In travel, the object of interest encounters fluid along its surface or skin. Fluid is defined as, but not limited to, any gas, liquid, or plasma. When the fluid contacts the surface of the object, the fluid adjusts its traveling path with respect to the shape of the object. Once the traveling path is adjusted through the initial contact, there has not been a direct way on how to control the path of the fluid from being deterred off course. The fluid particles were able to freely roam after initial contact.

The skin grooves are designed to guide the flow and travel of fluid particles. By guiding fluid particles, it provides a predictable flow of fluid. The grooves guide the fluid to travel along a designated pathway to limit collision with other fluid particles. The limitation of collision with other fluid particles limits drag. Drag is the opposing force operating on the surface of an object while it is in travel.

There are multiple types of vehicles and objects that have skin or surface areas that can utilize this invention such as: an aircraft, spacecraft, watercraft landcraft, propelled object, and projectile object. The following definitions of an aircraft, spacecraft, watercraft, landcraft, propelled object, and projectile object are simply defined, and are not limited to these definitions. An aircraft is any vehicle made to fly within the Earth's atmosphere. A spacecraft is any vehicle made to exit the Earth's atmosphere.
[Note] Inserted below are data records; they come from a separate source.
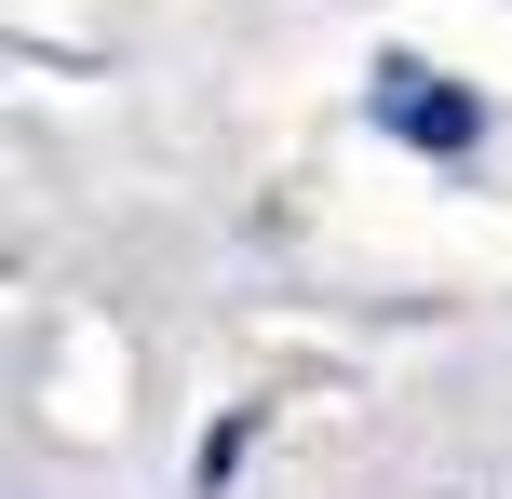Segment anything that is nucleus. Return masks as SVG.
Listing matches in <instances>:
<instances>
[{"label":"nucleus","instance_id":"obj_1","mask_svg":"<svg viewBox=\"0 0 512 499\" xmlns=\"http://www.w3.org/2000/svg\"><path fill=\"white\" fill-rule=\"evenodd\" d=\"M378 135H391V149H432V162H472V149H486V108H472L459 81H418L405 54H391V68H378Z\"/></svg>","mask_w":512,"mask_h":499}]
</instances>
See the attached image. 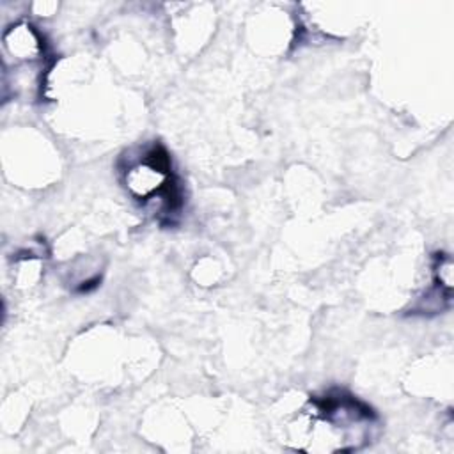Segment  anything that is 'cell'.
Returning a JSON list of instances; mask_svg holds the SVG:
<instances>
[{"label": "cell", "instance_id": "7a4b0ae2", "mask_svg": "<svg viewBox=\"0 0 454 454\" xmlns=\"http://www.w3.org/2000/svg\"><path fill=\"white\" fill-rule=\"evenodd\" d=\"M126 192L151 209L160 222L177 216L183 207V186L172 168L167 149L153 142L137 154H128V161L121 167Z\"/></svg>", "mask_w": 454, "mask_h": 454}, {"label": "cell", "instance_id": "6da1fadb", "mask_svg": "<svg viewBox=\"0 0 454 454\" xmlns=\"http://www.w3.org/2000/svg\"><path fill=\"white\" fill-rule=\"evenodd\" d=\"M305 424L300 427L294 450L305 452H351L360 450L378 427L376 411L353 394L332 388L319 395H310L301 410Z\"/></svg>", "mask_w": 454, "mask_h": 454}]
</instances>
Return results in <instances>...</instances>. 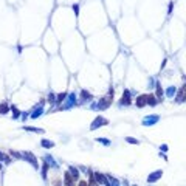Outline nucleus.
Segmentation results:
<instances>
[{
    "instance_id": "14",
    "label": "nucleus",
    "mask_w": 186,
    "mask_h": 186,
    "mask_svg": "<svg viewBox=\"0 0 186 186\" xmlns=\"http://www.w3.org/2000/svg\"><path fill=\"white\" fill-rule=\"evenodd\" d=\"M25 130H28V132H44L42 129H37V127H25Z\"/></svg>"
},
{
    "instance_id": "5",
    "label": "nucleus",
    "mask_w": 186,
    "mask_h": 186,
    "mask_svg": "<svg viewBox=\"0 0 186 186\" xmlns=\"http://www.w3.org/2000/svg\"><path fill=\"white\" fill-rule=\"evenodd\" d=\"M160 177H161V171H158V172H155V174H151V175H149V182L153 183V182H157Z\"/></svg>"
},
{
    "instance_id": "3",
    "label": "nucleus",
    "mask_w": 186,
    "mask_h": 186,
    "mask_svg": "<svg viewBox=\"0 0 186 186\" xmlns=\"http://www.w3.org/2000/svg\"><path fill=\"white\" fill-rule=\"evenodd\" d=\"M147 104V96H138V99H136V105L138 107H144Z\"/></svg>"
},
{
    "instance_id": "11",
    "label": "nucleus",
    "mask_w": 186,
    "mask_h": 186,
    "mask_svg": "<svg viewBox=\"0 0 186 186\" xmlns=\"http://www.w3.org/2000/svg\"><path fill=\"white\" fill-rule=\"evenodd\" d=\"M147 104L149 105H155L157 104V98L153 95H147Z\"/></svg>"
},
{
    "instance_id": "8",
    "label": "nucleus",
    "mask_w": 186,
    "mask_h": 186,
    "mask_svg": "<svg viewBox=\"0 0 186 186\" xmlns=\"http://www.w3.org/2000/svg\"><path fill=\"white\" fill-rule=\"evenodd\" d=\"M8 110H9V107H8V104H6V102H3V104H0V113H2V115H5V113H8Z\"/></svg>"
},
{
    "instance_id": "4",
    "label": "nucleus",
    "mask_w": 186,
    "mask_h": 186,
    "mask_svg": "<svg viewBox=\"0 0 186 186\" xmlns=\"http://www.w3.org/2000/svg\"><path fill=\"white\" fill-rule=\"evenodd\" d=\"M110 101H112V96H109L107 99L104 98V99L99 102V109H107V107H109V104H110Z\"/></svg>"
},
{
    "instance_id": "20",
    "label": "nucleus",
    "mask_w": 186,
    "mask_h": 186,
    "mask_svg": "<svg viewBox=\"0 0 186 186\" xmlns=\"http://www.w3.org/2000/svg\"><path fill=\"white\" fill-rule=\"evenodd\" d=\"M13 109H14V118H17V116L20 115V112H17V109H16V107H13Z\"/></svg>"
},
{
    "instance_id": "9",
    "label": "nucleus",
    "mask_w": 186,
    "mask_h": 186,
    "mask_svg": "<svg viewBox=\"0 0 186 186\" xmlns=\"http://www.w3.org/2000/svg\"><path fill=\"white\" fill-rule=\"evenodd\" d=\"M65 186H73V177L70 174H65Z\"/></svg>"
},
{
    "instance_id": "18",
    "label": "nucleus",
    "mask_w": 186,
    "mask_h": 186,
    "mask_svg": "<svg viewBox=\"0 0 186 186\" xmlns=\"http://www.w3.org/2000/svg\"><path fill=\"white\" fill-rule=\"evenodd\" d=\"M47 169H48V166H47V164H44V169H42V177H44V178L47 177Z\"/></svg>"
},
{
    "instance_id": "21",
    "label": "nucleus",
    "mask_w": 186,
    "mask_h": 186,
    "mask_svg": "<svg viewBox=\"0 0 186 186\" xmlns=\"http://www.w3.org/2000/svg\"><path fill=\"white\" fill-rule=\"evenodd\" d=\"M110 180H112V186H119V183L116 180H113V178H110Z\"/></svg>"
},
{
    "instance_id": "13",
    "label": "nucleus",
    "mask_w": 186,
    "mask_h": 186,
    "mask_svg": "<svg viewBox=\"0 0 186 186\" xmlns=\"http://www.w3.org/2000/svg\"><path fill=\"white\" fill-rule=\"evenodd\" d=\"M42 146H44V147H53L54 144H53L51 141H48V140H44V141H42Z\"/></svg>"
},
{
    "instance_id": "12",
    "label": "nucleus",
    "mask_w": 186,
    "mask_h": 186,
    "mask_svg": "<svg viewBox=\"0 0 186 186\" xmlns=\"http://www.w3.org/2000/svg\"><path fill=\"white\" fill-rule=\"evenodd\" d=\"M68 171H70V174H71V177H73L75 180H78V171L75 169V168H68Z\"/></svg>"
},
{
    "instance_id": "2",
    "label": "nucleus",
    "mask_w": 186,
    "mask_h": 186,
    "mask_svg": "<svg viewBox=\"0 0 186 186\" xmlns=\"http://www.w3.org/2000/svg\"><path fill=\"white\" fill-rule=\"evenodd\" d=\"M119 102H121L123 105H129V104H130V93H129V90L124 92V98H123Z\"/></svg>"
},
{
    "instance_id": "6",
    "label": "nucleus",
    "mask_w": 186,
    "mask_h": 186,
    "mask_svg": "<svg viewBox=\"0 0 186 186\" xmlns=\"http://www.w3.org/2000/svg\"><path fill=\"white\" fill-rule=\"evenodd\" d=\"M95 178H98V183H102V185L109 186V182L105 180V177H104L102 174H95Z\"/></svg>"
},
{
    "instance_id": "1",
    "label": "nucleus",
    "mask_w": 186,
    "mask_h": 186,
    "mask_svg": "<svg viewBox=\"0 0 186 186\" xmlns=\"http://www.w3.org/2000/svg\"><path fill=\"white\" fill-rule=\"evenodd\" d=\"M102 124H107V119H104V118H101V116H98V118L95 119V123H92L90 129H92V130H95L96 127H99V126H102Z\"/></svg>"
},
{
    "instance_id": "10",
    "label": "nucleus",
    "mask_w": 186,
    "mask_h": 186,
    "mask_svg": "<svg viewBox=\"0 0 186 186\" xmlns=\"http://www.w3.org/2000/svg\"><path fill=\"white\" fill-rule=\"evenodd\" d=\"M25 158H26L28 161H31V163H33L34 168H37V161H36V158L33 157V153H26V157H25Z\"/></svg>"
},
{
    "instance_id": "19",
    "label": "nucleus",
    "mask_w": 186,
    "mask_h": 186,
    "mask_svg": "<svg viewBox=\"0 0 186 186\" xmlns=\"http://www.w3.org/2000/svg\"><path fill=\"white\" fill-rule=\"evenodd\" d=\"M0 160H3V161H6V163L9 161V158H8V157H5V155H3L2 152H0Z\"/></svg>"
},
{
    "instance_id": "16",
    "label": "nucleus",
    "mask_w": 186,
    "mask_h": 186,
    "mask_svg": "<svg viewBox=\"0 0 186 186\" xmlns=\"http://www.w3.org/2000/svg\"><path fill=\"white\" fill-rule=\"evenodd\" d=\"M126 141H127V143H130V144H138V141H136L135 138H130V136H127V138H126Z\"/></svg>"
},
{
    "instance_id": "7",
    "label": "nucleus",
    "mask_w": 186,
    "mask_h": 186,
    "mask_svg": "<svg viewBox=\"0 0 186 186\" xmlns=\"http://www.w3.org/2000/svg\"><path fill=\"white\" fill-rule=\"evenodd\" d=\"M149 119H144L143 121V124L144 126H149V124H152V123H157L158 121V116H147Z\"/></svg>"
},
{
    "instance_id": "15",
    "label": "nucleus",
    "mask_w": 186,
    "mask_h": 186,
    "mask_svg": "<svg viewBox=\"0 0 186 186\" xmlns=\"http://www.w3.org/2000/svg\"><path fill=\"white\" fill-rule=\"evenodd\" d=\"M40 113H42V107H39V109H37V110H36V112H34L33 115H31V118H37V116H39V115H40Z\"/></svg>"
},
{
    "instance_id": "22",
    "label": "nucleus",
    "mask_w": 186,
    "mask_h": 186,
    "mask_svg": "<svg viewBox=\"0 0 186 186\" xmlns=\"http://www.w3.org/2000/svg\"><path fill=\"white\" fill-rule=\"evenodd\" d=\"M78 186H87V183H85L84 180H82V182H81V183H79V185H78Z\"/></svg>"
},
{
    "instance_id": "17",
    "label": "nucleus",
    "mask_w": 186,
    "mask_h": 186,
    "mask_svg": "<svg viewBox=\"0 0 186 186\" xmlns=\"http://www.w3.org/2000/svg\"><path fill=\"white\" fill-rule=\"evenodd\" d=\"M98 141H101L102 144H105V146H109V144H110V141H109L107 138H98Z\"/></svg>"
}]
</instances>
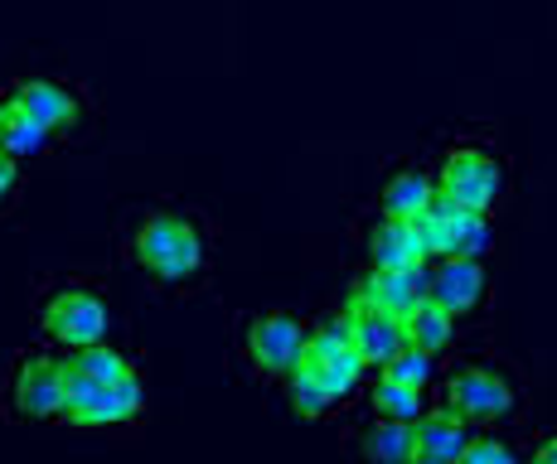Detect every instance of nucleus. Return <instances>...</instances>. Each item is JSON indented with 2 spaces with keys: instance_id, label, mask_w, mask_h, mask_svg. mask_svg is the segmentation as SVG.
<instances>
[{
  "instance_id": "25",
  "label": "nucleus",
  "mask_w": 557,
  "mask_h": 464,
  "mask_svg": "<svg viewBox=\"0 0 557 464\" xmlns=\"http://www.w3.org/2000/svg\"><path fill=\"white\" fill-rule=\"evenodd\" d=\"M412 464H446V460H432V455H412Z\"/></svg>"
},
{
  "instance_id": "1",
  "label": "nucleus",
  "mask_w": 557,
  "mask_h": 464,
  "mask_svg": "<svg viewBox=\"0 0 557 464\" xmlns=\"http://www.w3.org/2000/svg\"><path fill=\"white\" fill-rule=\"evenodd\" d=\"M116 256L136 272L156 296L195 300L209 290L219 262V228L195 203H136L116 223Z\"/></svg>"
},
{
  "instance_id": "13",
  "label": "nucleus",
  "mask_w": 557,
  "mask_h": 464,
  "mask_svg": "<svg viewBox=\"0 0 557 464\" xmlns=\"http://www.w3.org/2000/svg\"><path fill=\"white\" fill-rule=\"evenodd\" d=\"M330 305H335V319H339V329H345V339L355 343V353L369 363V373L379 368V363H388L407 343L403 319L388 315V310H379V305H369V300L355 296L349 286L339 290V300H330Z\"/></svg>"
},
{
  "instance_id": "17",
  "label": "nucleus",
  "mask_w": 557,
  "mask_h": 464,
  "mask_svg": "<svg viewBox=\"0 0 557 464\" xmlns=\"http://www.w3.org/2000/svg\"><path fill=\"white\" fill-rule=\"evenodd\" d=\"M412 436H417V455H432V460H446L456 464V455L470 446V436H475V426H470L460 412H451L446 402H426V412L412 421Z\"/></svg>"
},
{
  "instance_id": "11",
  "label": "nucleus",
  "mask_w": 557,
  "mask_h": 464,
  "mask_svg": "<svg viewBox=\"0 0 557 464\" xmlns=\"http://www.w3.org/2000/svg\"><path fill=\"white\" fill-rule=\"evenodd\" d=\"M349 237L359 247V262L373 266V272H426V262H432L417 223L379 213L373 203H363L355 218H349Z\"/></svg>"
},
{
  "instance_id": "3",
  "label": "nucleus",
  "mask_w": 557,
  "mask_h": 464,
  "mask_svg": "<svg viewBox=\"0 0 557 464\" xmlns=\"http://www.w3.org/2000/svg\"><path fill=\"white\" fill-rule=\"evenodd\" d=\"M432 397L460 412L475 430H513L529 416V373L509 353L466 339L442 359Z\"/></svg>"
},
{
  "instance_id": "2",
  "label": "nucleus",
  "mask_w": 557,
  "mask_h": 464,
  "mask_svg": "<svg viewBox=\"0 0 557 464\" xmlns=\"http://www.w3.org/2000/svg\"><path fill=\"white\" fill-rule=\"evenodd\" d=\"M151 412V387L146 368L126 343L107 339L92 349L63 353V412L59 426L83 430V436H102V430L136 426Z\"/></svg>"
},
{
  "instance_id": "10",
  "label": "nucleus",
  "mask_w": 557,
  "mask_h": 464,
  "mask_svg": "<svg viewBox=\"0 0 557 464\" xmlns=\"http://www.w3.org/2000/svg\"><path fill=\"white\" fill-rule=\"evenodd\" d=\"M426 300L446 310L466 329H480L495 300V272L490 256H446V262H426Z\"/></svg>"
},
{
  "instance_id": "14",
  "label": "nucleus",
  "mask_w": 557,
  "mask_h": 464,
  "mask_svg": "<svg viewBox=\"0 0 557 464\" xmlns=\"http://www.w3.org/2000/svg\"><path fill=\"white\" fill-rule=\"evenodd\" d=\"M339 440L359 464H412L417 455V436L407 421H388V416H373V412H345L339 416Z\"/></svg>"
},
{
  "instance_id": "24",
  "label": "nucleus",
  "mask_w": 557,
  "mask_h": 464,
  "mask_svg": "<svg viewBox=\"0 0 557 464\" xmlns=\"http://www.w3.org/2000/svg\"><path fill=\"white\" fill-rule=\"evenodd\" d=\"M523 464H557V430H539L523 440Z\"/></svg>"
},
{
  "instance_id": "5",
  "label": "nucleus",
  "mask_w": 557,
  "mask_h": 464,
  "mask_svg": "<svg viewBox=\"0 0 557 464\" xmlns=\"http://www.w3.org/2000/svg\"><path fill=\"white\" fill-rule=\"evenodd\" d=\"M29 319H35V343L53 353H78L122 334L112 290L88 272H59L39 280L35 300H29Z\"/></svg>"
},
{
  "instance_id": "20",
  "label": "nucleus",
  "mask_w": 557,
  "mask_h": 464,
  "mask_svg": "<svg viewBox=\"0 0 557 464\" xmlns=\"http://www.w3.org/2000/svg\"><path fill=\"white\" fill-rule=\"evenodd\" d=\"M426 402H432V392H422V387H403V383H388V377L369 373L363 397H359V412L388 416V421H407V426H412V421L426 412Z\"/></svg>"
},
{
  "instance_id": "8",
  "label": "nucleus",
  "mask_w": 557,
  "mask_h": 464,
  "mask_svg": "<svg viewBox=\"0 0 557 464\" xmlns=\"http://www.w3.org/2000/svg\"><path fill=\"white\" fill-rule=\"evenodd\" d=\"M63 412V353L29 343L0 359V416L15 426H59Z\"/></svg>"
},
{
  "instance_id": "9",
  "label": "nucleus",
  "mask_w": 557,
  "mask_h": 464,
  "mask_svg": "<svg viewBox=\"0 0 557 464\" xmlns=\"http://www.w3.org/2000/svg\"><path fill=\"white\" fill-rule=\"evenodd\" d=\"M5 97H15L29 116L49 131L53 146H78V140L92 136L98 126V106L83 83H69V78H10Z\"/></svg>"
},
{
  "instance_id": "21",
  "label": "nucleus",
  "mask_w": 557,
  "mask_h": 464,
  "mask_svg": "<svg viewBox=\"0 0 557 464\" xmlns=\"http://www.w3.org/2000/svg\"><path fill=\"white\" fill-rule=\"evenodd\" d=\"M436 368H442V359H432V353L412 349V343H403L398 353H393L388 363H379V377H388V383H403V387H422V392H432L436 387Z\"/></svg>"
},
{
  "instance_id": "19",
  "label": "nucleus",
  "mask_w": 557,
  "mask_h": 464,
  "mask_svg": "<svg viewBox=\"0 0 557 464\" xmlns=\"http://www.w3.org/2000/svg\"><path fill=\"white\" fill-rule=\"evenodd\" d=\"M0 150L15 155L20 165H29V160H39V155H49L53 150L45 126H39L35 116H29L25 106H20L15 97H5V92H0Z\"/></svg>"
},
{
  "instance_id": "15",
  "label": "nucleus",
  "mask_w": 557,
  "mask_h": 464,
  "mask_svg": "<svg viewBox=\"0 0 557 464\" xmlns=\"http://www.w3.org/2000/svg\"><path fill=\"white\" fill-rule=\"evenodd\" d=\"M436 199V179H432V160L426 155H398L383 165L379 185H373V209L393 213V218L417 223Z\"/></svg>"
},
{
  "instance_id": "23",
  "label": "nucleus",
  "mask_w": 557,
  "mask_h": 464,
  "mask_svg": "<svg viewBox=\"0 0 557 464\" xmlns=\"http://www.w3.org/2000/svg\"><path fill=\"white\" fill-rule=\"evenodd\" d=\"M20 185H25V165H20L15 155H5V150H0V218H5V213H15Z\"/></svg>"
},
{
  "instance_id": "7",
  "label": "nucleus",
  "mask_w": 557,
  "mask_h": 464,
  "mask_svg": "<svg viewBox=\"0 0 557 464\" xmlns=\"http://www.w3.org/2000/svg\"><path fill=\"white\" fill-rule=\"evenodd\" d=\"M310 334V315L292 305H267V310H243L233 319V363L262 387H276L296 368Z\"/></svg>"
},
{
  "instance_id": "4",
  "label": "nucleus",
  "mask_w": 557,
  "mask_h": 464,
  "mask_svg": "<svg viewBox=\"0 0 557 464\" xmlns=\"http://www.w3.org/2000/svg\"><path fill=\"white\" fill-rule=\"evenodd\" d=\"M363 383H369V363H363L355 353V343L345 339V329H339V319H335V305L315 310L301 359L276 383L286 406L301 421H335L359 406Z\"/></svg>"
},
{
  "instance_id": "12",
  "label": "nucleus",
  "mask_w": 557,
  "mask_h": 464,
  "mask_svg": "<svg viewBox=\"0 0 557 464\" xmlns=\"http://www.w3.org/2000/svg\"><path fill=\"white\" fill-rule=\"evenodd\" d=\"M422 247L432 262L446 256H490L495 252V218L475 209H460L451 199H432V209L417 218Z\"/></svg>"
},
{
  "instance_id": "16",
  "label": "nucleus",
  "mask_w": 557,
  "mask_h": 464,
  "mask_svg": "<svg viewBox=\"0 0 557 464\" xmlns=\"http://www.w3.org/2000/svg\"><path fill=\"white\" fill-rule=\"evenodd\" d=\"M345 286L369 300V305L388 310V315H398V319H407L426 300V272H373V266L359 262Z\"/></svg>"
},
{
  "instance_id": "18",
  "label": "nucleus",
  "mask_w": 557,
  "mask_h": 464,
  "mask_svg": "<svg viewBox=\"0 0 557 464\" xmlns=\"http://www.w3.org/2000/svg\"><path fill=\"white\" fill-rule=\"evenodd\" d=\"M403 339L412 343V349L432 353V359H446V353H456L460 343L470 339V329L460 325V319L446 315V310H436L432 300H422V305L403 319Z\"/></svg>"
},
{
  "instance_id": "22",
  "label": "nucleus",
  "mask_w": 557,
  "mask_h": 464,
  "mask_svg": "<svg viewBox=\"0 0 557 464\" xmlns=\"http://www.w3.org/2000/svg\"><path fill=\"white\" fill-rule=\"evenodd\" d=\"M456 464H523V440L513 430H475Z\"/></svg>"
},
{
  "instance_id": "6",
  "label": "nucleus",
  "mask_w": 557,
  "mask_h": 464,
  "mask_svg": "<svg viewBox=\"0 0 557 464\" xmlns=\"http://www.w3.org/2000/svg\"><path fill=\"white\" fill-rule=\"evenodd\" d=\"M432 179H436V199H451L460 209H475V213H499L509 209L513 199V170L509 155L499 150V140L490 131H451L436 146L432 155Z\"/></svg>"
}]
</instances>
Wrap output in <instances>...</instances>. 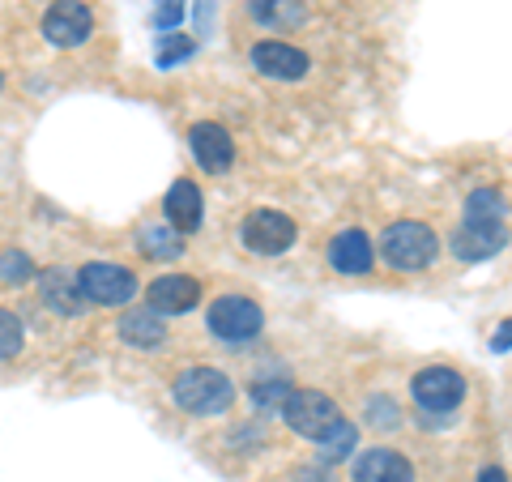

A watercraft is any vehicle made to travel through or under water. A landcraft is any vehicle made to travel along the land. A propelled object is any object that has a propulsion system to propel the object in a designated direction. A projectile object is any object that has the capability of being launched from a person's hand or a platform.

FIGS. 1A, 1B, and 1C show examples of the skin grooves being used on an aircraft. It is presumed that these figures do not limit the scope or usefulness of the invention. FIG. 1A shows the front of an aircraft. The number 1 pointing to the curvature in the picture highlights the depression within the skin to illustrate a groove in the aircraft. The number 2 attached to the surface of the aircraft highlights one out of six groove sections on the aircraft. The fluid is designated to travel within the region of these groove sections starting from the front of the aircraft throughout the top, sides, and bottom of the aircraft. The number 3 in FIG. 1B shows the continuation of the skin groove section denoted as number 2 in FIG. 1A. When the fluid encounters the front groove section where the number 2 is located, it will continue along the groove section of the aircraft where the number 3 is located.

An example to understand this functionality is to observe a water slide. The groove within a water slide guides the water in a uniform fashion. The fluid in this example is air when observing an aircraft. The air is guided in the same way the water is guided in a water slide. Once the air contacts the front of the aircraft, the air continues throughout the rest of the aircraft within the bounds of the grooves. For observation, FIG. 1B and FIG. 1C allows the viewer to see the continuation of grooves throughout the side and top of the aircraft starting from the nose of the aircraft.

It is presumed that the processes, manufacturability, and assembly of the skin grooves should follow the same guidelines in how regular skin surfaces for vehicles and objects are made. The word “regular” means not made with grooves that guide fluid.

Claims

1. Aircraft, landcraft, spacecraft, and watercraft related vehicle(s) or propelled/projectile object(s) comprising of skin grooves that direct fluid, as defined in the detailed description.